Afrik’ actu : Marine Le Pen au Tchad pour focaliser la présidentielle 2017 sur la problématique sécuritaire

Depuis un certain temps, les candidats à l’élection présidentielle française, pour se doter d’une stature internationale, pour ceux qui n’en ont pas encore,  font des déplacements à l’étranger.  Ils mettent  à profit leur voyage pour rencontrer  non seulement  les dignitaires mais aussi, leurs compatriotes afin de glaner des voix précieuses. François  Fillon s’est  déjà rendu  au Mali pour rencontrer  les autorités maliennes mais aussi les soldats français stationnés au nord du pays. Macron a été en Algérie où il a rencontré les autorités algériennes et ses compatriotes résidant dans ce pays longuement colonisé par la France.

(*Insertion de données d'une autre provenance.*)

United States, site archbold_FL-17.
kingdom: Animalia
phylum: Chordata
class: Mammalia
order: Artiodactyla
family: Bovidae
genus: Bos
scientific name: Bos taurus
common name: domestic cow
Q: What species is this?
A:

Des genres  de voyage  en Afrique  qui auraient pu  passer  comme  normaux  voire anodins  si toutefois la  candidate  du Front national n’avait pas emboité le pas de ses prédécesseurs les 21 et 22 mars. Pour la simple raison que Marine Le Pen, à l’instar de son père,  n’a  de cesse  adopté  une attitude raciste envers les étrangers qui vivent en France. Notamment, envers  les africains.  Ainsi, le président tchadien, Idriss Déby n’aurait pas dû recevoir  en audience  la candidate Le Pen, même si hypothétiquement, elle pourrait devenir  la présidente de la République française  à l’issue de cette présidentielle 2017.  Mais  que  cherchait-elle concrètement  dans le pays d’Hussein  Habré ?

Au-delà de la recherche de stature internationale qui lui manquerait, le séjour  tchadien de Marine Le Pen  viserait surtout à faire focaliser la campagne présidentielle 2017  sur les questions de sécurité  et de terrorisme. Des thèmes dont  elle n’a pas manqué  la veille, lors du débat  télévisuel entre les quatre autres candidats potentiels, de se servir  énormément.  Sans démagogie, la candidate du Front National continue à lier mordicus  les problèmes d’insécurité et de terrorisme  de l’Hexagone à l’immigration.

Ainsi elle voudrait se servir  de sa rencontre avec les soldats de l’opération Barkhane, un dispositif  militaire  français  antiterroriste  stationné  au Sahel, pour montrer aux électeurs français combien la question sécuritaire est  primordiale pour son programme de gouvernement si jamais elle venait à devenir la locataire de l’Elysée.  Ce, pour  qu’au  jour du vote, elle puisse récolter les retombées électorales. Un voyage à but bien biaisé qui ne serait pas du tout pour  contribuer  à la lutte antiterroriste en Afrique, dès lors qu’elle considère  que  les immigrés ne sont que les seuls responsables des attentats perpétrés dans son pays. C’est pourquoi elle  aurait choisi le Tchad au lieu du Sénégal ou du  Mali, deux pays qui constituent  l’essentiel des immigrés africains  vivant en France. Sans nul doute,  Marine  Le Pen  aurait  rencontré  toutes les  difficultés  d’y  séjourner  et de rencontrer les officiels locaux. Lesquels, sous peine de recevoir la foudre de leurs populations, se seraient tout simplement  opposés  à sa venue.

Une  réalité  d’autant   vérifiée  que la candidate  frontiste  se positionne comme  la championne  contre  l’expatriation des africains dans son pays et  contre  leur bi-nationalité.  De sorte que  pour mettre fin à leur présence sur le sol français, elle  n’a  point hésité  à prôner   l’interdiction de   toute régulation des sans-papiers  afin de  pouvoir  les expulser. En somme, il va sans dire que   cette championne hors pair du repli de la France sur elle-même  ne  roulerait que pour  ses propres intérêts  populistes à la présidentielle.